Foi isso talvez que aconteceu com o jovem e bem sucedido  dono de um empresa do ramo da tecnologia, eleito empresário do ano. Ele (Adrián Doria) tem uma mulher bonita e amorosa e uma filhinha adorável. Mas apesar de amá-las, não lhe bastavam.

Divertia-se com uma amante, a bela fotógrafa Laura (Barbara Lennie). Costumavam passar tempos juntos, mentindo para seus respectivos cônjuges que estavam a trabalho em algum lugar. Parecia a coisa certa já que nenhum dos dois queria uma separação.

Mas chegou um momento em que Adrián começou a sentir que essa relação estava pesada. Toda essa história de ter que inventar motivos falsos para estar com Laura… Não havia sentimentos profundos entre eles. Mais prático acabar com o caso.

E, quando voltavam de uma dessas escapadas num fim de semana, passando por uma estradinha que cortava uma floresta, ele resolve dizer a ela que estava tudo acabado.

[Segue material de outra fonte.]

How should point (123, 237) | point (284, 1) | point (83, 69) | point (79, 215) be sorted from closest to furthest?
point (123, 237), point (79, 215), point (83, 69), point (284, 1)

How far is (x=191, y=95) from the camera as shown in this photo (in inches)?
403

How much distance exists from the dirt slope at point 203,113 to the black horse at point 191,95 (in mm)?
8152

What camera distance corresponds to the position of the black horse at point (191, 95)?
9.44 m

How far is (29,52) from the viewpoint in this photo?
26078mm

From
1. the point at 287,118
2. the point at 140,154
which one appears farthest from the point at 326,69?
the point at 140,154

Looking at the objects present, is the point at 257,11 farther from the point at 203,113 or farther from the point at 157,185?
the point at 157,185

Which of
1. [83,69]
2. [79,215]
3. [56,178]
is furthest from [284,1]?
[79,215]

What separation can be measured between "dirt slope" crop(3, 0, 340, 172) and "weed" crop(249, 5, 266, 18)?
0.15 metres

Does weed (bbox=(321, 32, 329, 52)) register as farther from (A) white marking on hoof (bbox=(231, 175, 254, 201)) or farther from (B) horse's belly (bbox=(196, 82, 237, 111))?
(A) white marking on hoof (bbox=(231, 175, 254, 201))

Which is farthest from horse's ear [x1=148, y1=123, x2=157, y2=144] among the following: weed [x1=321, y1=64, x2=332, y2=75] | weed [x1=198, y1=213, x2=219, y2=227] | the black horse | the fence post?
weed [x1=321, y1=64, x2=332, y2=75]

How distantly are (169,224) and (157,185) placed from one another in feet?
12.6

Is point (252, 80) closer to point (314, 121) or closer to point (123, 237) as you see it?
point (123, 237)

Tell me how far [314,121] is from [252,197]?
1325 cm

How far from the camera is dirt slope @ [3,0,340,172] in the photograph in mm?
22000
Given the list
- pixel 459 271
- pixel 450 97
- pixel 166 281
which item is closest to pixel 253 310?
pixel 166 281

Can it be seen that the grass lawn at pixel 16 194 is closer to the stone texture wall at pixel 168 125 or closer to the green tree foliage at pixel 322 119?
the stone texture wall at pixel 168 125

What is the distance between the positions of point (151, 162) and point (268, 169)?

Por uma dessas coincidências do acaso, nesse exato momento, um grande cervo pula à frente do carro de Adrián, que perde o controle da direção e bate em outro carro que vinha em sentido contrário.

Depois do susto, aliviados porque nada tinha acontecido com nenhum dos dois, resolvem ir até o outro carro, parado fora da estrada.

Um jovem está imóvel no assento do carro e parece ferido seriamente. Laura tenta acordá-lo. Nem um sinal de vida.

Assustada, Laura pensa em chamar a polícia mas como explicar Adrián e ela tão longe de casa? Nenhum dos dois quer um escândalo.

É aí que ela tem a ideia de livrarem-se do corpo e do carro do rapaz. Adrián aceita essa solução e vai conduzindo o carro do rapaz com o corpo no porta malas.

Mas quando ele sai, Laura não consegue fazer o carro dele pegar. E é por aí que a coisa vai complicar. Pessoas vão passar pela estrada e como ela vai fazer? Como irá encontrar-se com Adrián?

Toda mentira leva a outras. Sabemos disso. E esse filme que começa com um contratempo, vai complicar-se cada vez mais.

Preso por um crime que diz que não cometeu, Adrián Doria é considerado culpado pela morte de Laura, num quarto de hotel, onde ele diz que foram encontrar um chantagista.

Seu advogado sugere que contratem uma advogada experiente, Virginia Goodman (a excelente Ana Wagener), para prepará-lo para o julgamento.

Os dois se encontram e tem três horas para montar uma defesa imbatível. Para isso, ela vai interrogá-lo de forma agressiva e inteligente, pedindo que conte tudo em detalhes. Enquanto isso, o advogado de Adrián vai atrás de uma testemunha chave.

O diretor e roteirista  espanhol Oriol Paulo conseguiu escrever uma história fantasticamente bem contada, através de “flashbacks” do passado, inseridos com maestria numa ótima edição.

A plateia é convidada a pensar e tentar descobrir a verdade. Mas esse é um feito difícil pois, a cada passo, a trama se adensa mais e o que sabíamos antes, passa a ser uma mentira bem contada. E são muitas.

O final é surpreendente e original.

Mais não digo porque qualquer coisinha a mais pode estragar o prazer desse final.

“Um Contratempo” é um suspense que há muito tempo não se via no cinema.